-------- THE DATA --------
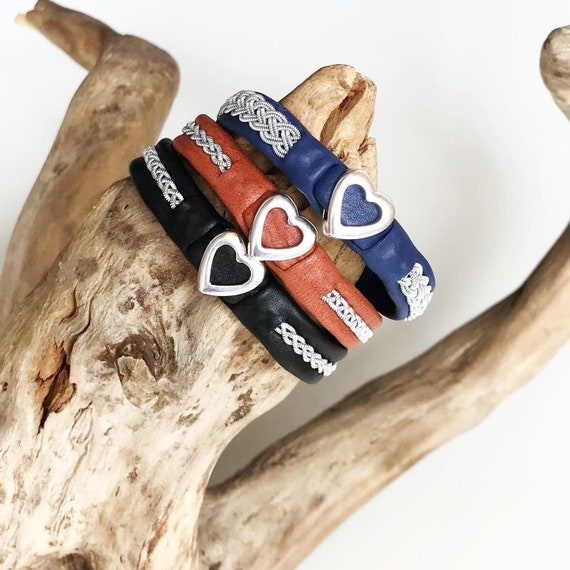 Sami reindeer leather bracelets with a silver heart.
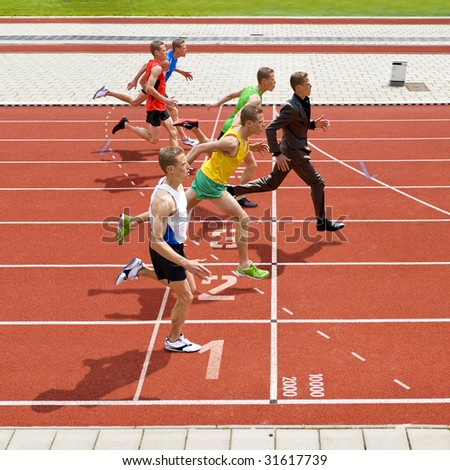 Business metaphore of staying ahead, winning in business,business competition, and continuous improvement, represented by a photo finish of a track race - stock photo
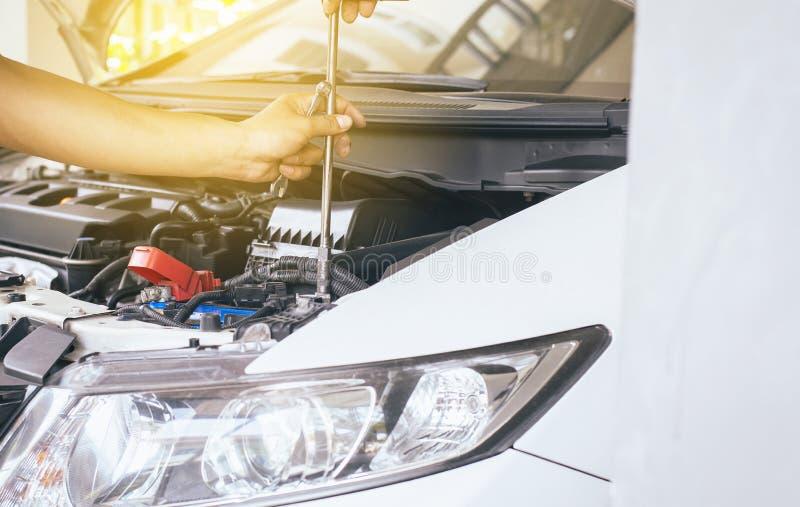 Primer de la batería de coche de la fijación del ingeniero del mecánico de la mano en el garaje, mantenimiento del coche del conc fotos de archivo libres de regalías
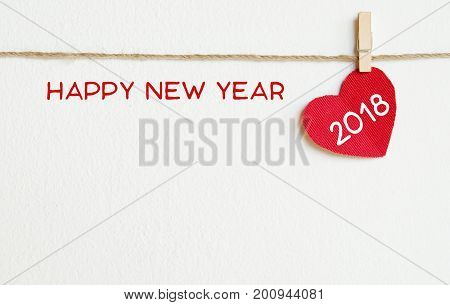 Red fabric heart with happy new year 2018 word hanging on the clothesline over white wall background new year template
--------
PROBLEM.
Repeat the material above in full and exactly, apart from the pictures.

RESULT OF THIS EXERCISE.
 Sami reindeer leather bracelets with a silver heart.
 Business metaphore of staying ahead, winning in business,business competition, and continuous improvement, represented by a photo finish of a track race - stock photo
 Primer de la batería de coche de la fijación del ingeniero del mecánico de la mano en el garaje, mantenimiento del coche del conc fotos de archivo libres de regalías
 Red fabric heart with happy new year 2018 word hanging on the clothesline over white wall background new year template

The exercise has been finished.